## Required work:
Please set down the whole listing again, precisely.

BEGIN

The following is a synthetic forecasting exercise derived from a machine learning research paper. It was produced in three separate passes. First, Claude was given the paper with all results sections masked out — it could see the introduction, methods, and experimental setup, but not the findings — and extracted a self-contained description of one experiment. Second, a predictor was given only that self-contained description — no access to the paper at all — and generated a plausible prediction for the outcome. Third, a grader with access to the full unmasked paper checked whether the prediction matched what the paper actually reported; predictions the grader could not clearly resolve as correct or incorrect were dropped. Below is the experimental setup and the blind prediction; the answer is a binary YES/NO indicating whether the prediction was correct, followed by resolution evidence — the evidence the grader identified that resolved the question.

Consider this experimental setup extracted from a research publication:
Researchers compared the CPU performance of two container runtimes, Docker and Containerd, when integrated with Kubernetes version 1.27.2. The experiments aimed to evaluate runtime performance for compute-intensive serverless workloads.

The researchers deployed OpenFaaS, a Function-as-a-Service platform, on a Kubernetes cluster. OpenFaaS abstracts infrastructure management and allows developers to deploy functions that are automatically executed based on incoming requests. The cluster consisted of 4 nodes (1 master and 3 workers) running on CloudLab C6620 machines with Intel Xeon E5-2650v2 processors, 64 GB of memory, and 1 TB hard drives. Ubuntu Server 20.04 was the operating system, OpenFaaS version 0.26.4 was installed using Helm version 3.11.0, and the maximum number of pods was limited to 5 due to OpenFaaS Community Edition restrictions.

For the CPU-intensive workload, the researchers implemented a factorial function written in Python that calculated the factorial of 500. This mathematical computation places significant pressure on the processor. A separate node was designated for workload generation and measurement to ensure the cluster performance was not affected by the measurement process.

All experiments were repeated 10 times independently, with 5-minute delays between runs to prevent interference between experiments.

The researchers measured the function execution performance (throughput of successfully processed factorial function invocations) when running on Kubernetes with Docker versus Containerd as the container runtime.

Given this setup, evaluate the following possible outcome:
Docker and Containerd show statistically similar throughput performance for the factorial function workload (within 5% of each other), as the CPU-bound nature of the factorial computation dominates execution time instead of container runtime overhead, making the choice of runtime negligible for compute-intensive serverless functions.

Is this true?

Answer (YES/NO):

END

## Solution:
The following is a synthetic forecasting exercise derived from a machine learning research paper. It was produced in three separate passes. First, Claude was given the paper with all results sections masked out — it could see the introduction, methods, and experimental setup, but not the findings — and extracted a self-contained description of one experiment. Second, a predictor was given only that self-contained description — no access to the paper at all — and generated a plausible prediction for the outcome. Third, a grader with access to the full unmasked paper checked whether the prediction matched what the paper actually reported; predictions the grader could not clearly resolve as correct or incorrect were dropped. Below is the experimental setup and the blind prediction; the answer is a binary YES/NO indicating whether the prediction was correct, followed by resolution evidence — the evidence the grader identified that resolved the question.

Consider this experimental setup extracted from a research publication:
Researchers compared the CPU performance of two container runtimes, Docker and Containerd, when integrated with Kubernetes version 1.27.2. The experiments aimed to evaluate runtime performance for compute-intensive serverless workloads.

The researchers deployed OpenFaaS, a Function-as-a-Service platform, on a Kubernetes cluster. OpenFaaS abstracts infrastructure management and allows developers to deploy functions that are automatically executed based on incoming requests. The cluster consisted of 4 nodes (1 master and 3 workers) running on CloudLab C6620 machines with Intel Xeon E5-2650v2 processors, 64 GB of memory, and 1 TB hard drives. Ubuntu Server 20.04 was the operating system, OpenFaaS version 0.26.4 was installed using Helm version 3.11.0, and the maximum number of pods was limited to 5 due to OpenFaaS Community Edition restrictions.

For the CPU-intensive workload, the researchers implemented a factorial function written in Python that calculated the factorial of 500. This mathematical computation places significant pressure on the processor. A separate node was designated for workload generation and measurement to ensure the cluster performance was not affected by the measurement process.

All experiments were repeated 10 times independently, with 5-minute delays between runs to prevent interference between experiments.

The researchers measured the function execution performance (throughput of successfully processed factorial function invocations) when running on Kubernetes with Docker versus Containerd as the container runtime.

Given this setup, evaluate the following possible outcome:
Docker and Containerd show statistically similar throughput performance for the factorial function workload (within 5% of each other), as the CPU-bound nature of the factorial computation dominates execution time instead of container runtime overhead, making the choice of runtime negligible for compute-intensive serverless functions.

Is this true?

Answer (YES/NO):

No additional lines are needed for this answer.